No meio da controvérsia sem precedentes em torno da primeira visita de Estado do rei Carlos aos Estados Unidos, toda a cobertura centrou-se nas consequências diplomáticas da relutância britânica em apoiar a guerra de Donald Trump no Irão, no desprezo do presidente por Keir Starmer e na sugestão de que a América poderia contestar a soberania britânica sobre as Ilhas Malvinas.
Mas a pergunta que todos deveríamos fazer é: ‘O que Trump ganha com isso?’

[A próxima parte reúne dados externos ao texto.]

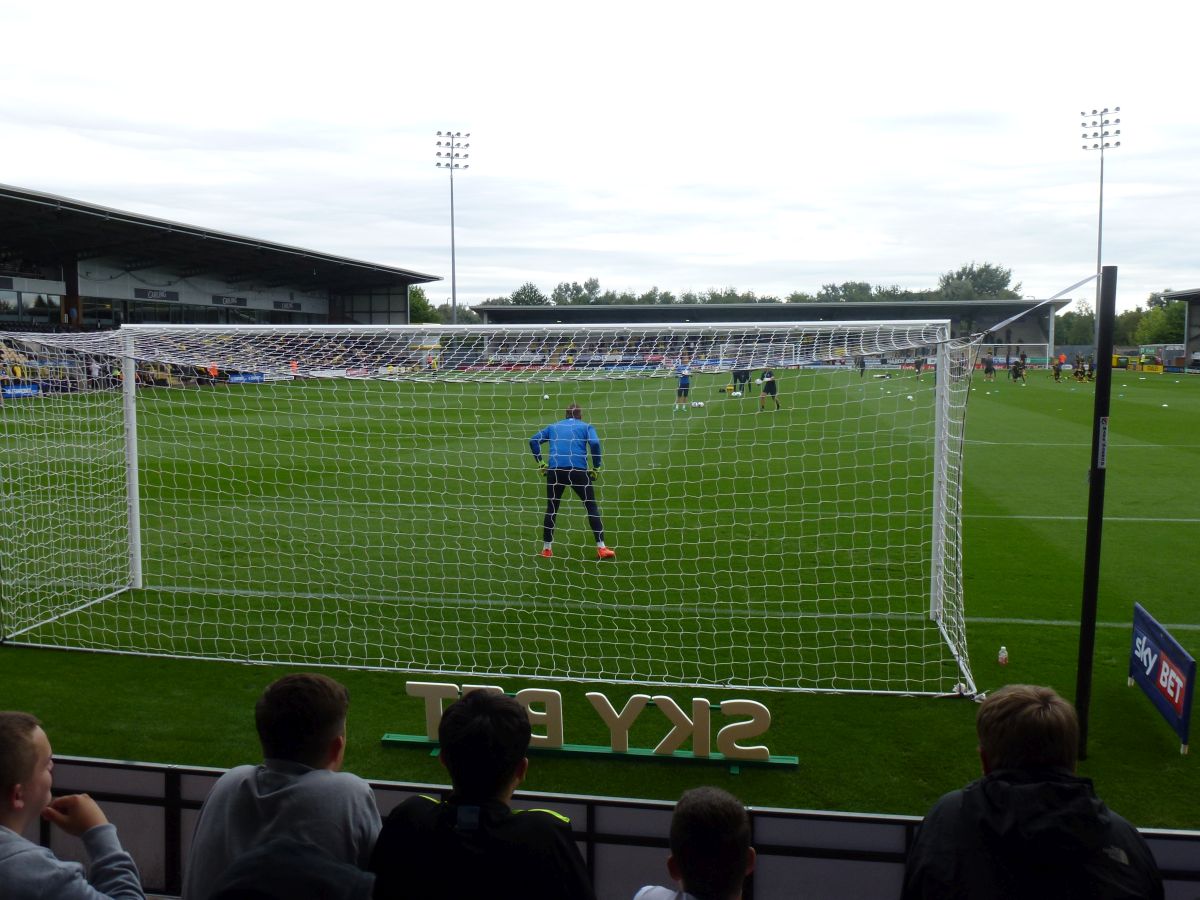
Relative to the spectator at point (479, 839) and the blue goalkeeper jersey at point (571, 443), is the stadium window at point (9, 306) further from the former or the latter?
the spectator at point (479, 839)

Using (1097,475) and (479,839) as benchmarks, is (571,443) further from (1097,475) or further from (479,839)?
(479,839)

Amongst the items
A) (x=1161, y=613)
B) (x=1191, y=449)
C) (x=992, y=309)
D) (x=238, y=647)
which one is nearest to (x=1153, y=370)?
(x=992, y=309)

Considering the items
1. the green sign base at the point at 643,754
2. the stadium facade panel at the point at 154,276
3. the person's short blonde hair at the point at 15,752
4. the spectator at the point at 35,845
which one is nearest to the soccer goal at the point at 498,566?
→ the green sign base at the point at 643,754

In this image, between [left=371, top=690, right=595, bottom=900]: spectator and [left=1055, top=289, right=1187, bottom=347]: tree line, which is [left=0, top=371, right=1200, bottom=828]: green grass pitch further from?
[left=1055, top=289, right=1187, bottom=347]: tree line

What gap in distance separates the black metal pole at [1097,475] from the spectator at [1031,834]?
3000 millimetres

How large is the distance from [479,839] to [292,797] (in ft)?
2.02

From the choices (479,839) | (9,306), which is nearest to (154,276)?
(9,306)

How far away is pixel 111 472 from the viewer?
14.3m

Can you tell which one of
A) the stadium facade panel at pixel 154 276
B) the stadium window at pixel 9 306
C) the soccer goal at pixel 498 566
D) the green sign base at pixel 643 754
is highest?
the stadium facade panel at pixel 154 276

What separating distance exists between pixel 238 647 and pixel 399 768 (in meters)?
2.85

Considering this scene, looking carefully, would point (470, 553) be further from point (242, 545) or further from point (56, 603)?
point (56, 603)

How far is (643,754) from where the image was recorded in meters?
5.60

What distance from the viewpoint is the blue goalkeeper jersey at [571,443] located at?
9859 millimetres

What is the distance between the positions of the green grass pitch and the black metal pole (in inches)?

Após o escandaloso lapso de segurança que levou ao terceiro atentado contra a sua vida em menos de dois anos, o presidente raramente pareceu mais vulnerável.
A nível interno, enfrenta um descontentamento crescente relativamente ao custo de vida, à medida que o aumento dos preços na bomba devido ao bloqueio do Estreito de Ormuz se soma às preocupações existentes sobre o aumento dos preços dos bens essenciais para o lar.
Entretanto, as mensagens contraditórias da Casa Branca sobre a guerra contra o Irão e a sua aparente incapacidade de encontrar uma saída para o conflito estão a corroer constantemente a base MAGA do presidente.
Com a sua popularidade em ascensão, pode ser uma sorte para Trump que King venha para os EUA no momento em que a sua vulnerabilidade é revelada.
O presidente em apuros ficará grato pela oportunidade de estar ao lado de um monarca firmemente resiliente, que simboliza coragem e fiabilidade.
Donald Trump e o rei Charles em um banquete no Castelo de Windsor durante a visita de estado do presidente dos EUA em setembro do ano passado
Se alguma vez houve um momento na história recente em que o monarca britânico pôde desempenhar um papel fundamental na restauração da harmonia diplomática com outra nação, foi com esta visita a Washington.
O passado de Charles pode estar repleto de contratempos e controvérsias, mas agora ele aparece como um pilar de sabedoria em um mundo conturbado.
Imerso na política internacional há 60 anos, King desenvolveu o tipo de atitude que lhe permitirá discutir os problemas dos Estados Unidos em privado com Trump, como faz todas as semanas com o primeiro-ministro britânico.
Sendo um homem acima da política que aprendeu com a longa experiência, Charles é talvez o único líder europeu suficientemente confiável para discutir a verdade sobre a divisão que o próprio Trump criou.
Qualquer que seja a sua opinião pessoal sobre Trump, Charles oferecerá sinceras garantias a um presidente que não pode deixar de ficar abalado pelo seu último encontro com a morte.
A nossa compreensão da mortalidade, como Charles sabe muito bem devido à sua própria batalha contra o cancro, é frágil, especialmente para os homens que se aproximam dos 80 anos – Charles tem 77 anos e Trump tem 79.
Com a sua popularidade em ascensão, pode ser uma sorte para Trump que King venha para os EUA no momento em que a sua vulnerabilidade é revelada.
Embora tenham alguns interesses em comum, estão ligados por uma herança comum – nomeadamente o amor pela Escócia.
Um político comum servindo como chefe de estado presidencial, Charles, com uma vida inteira de experiência conhecendo milhares de pessoas de diversas origens, aperfeiçoou a arte da empatia.
Encarregado de curar as feridas do relacionamento especial, Trump aceitará o bálsamo de Charles. Livre de todos os acontecimentos dos últimos dois meses, estaria sem dúvida mais inclinado do que nunca a apoiar-se na reputação do rei para restaurar o seu próprio prestígio.
Tom Bower é o autor de Traição: Poder, Decepção e a Batalha pelo Futuro da Família Real.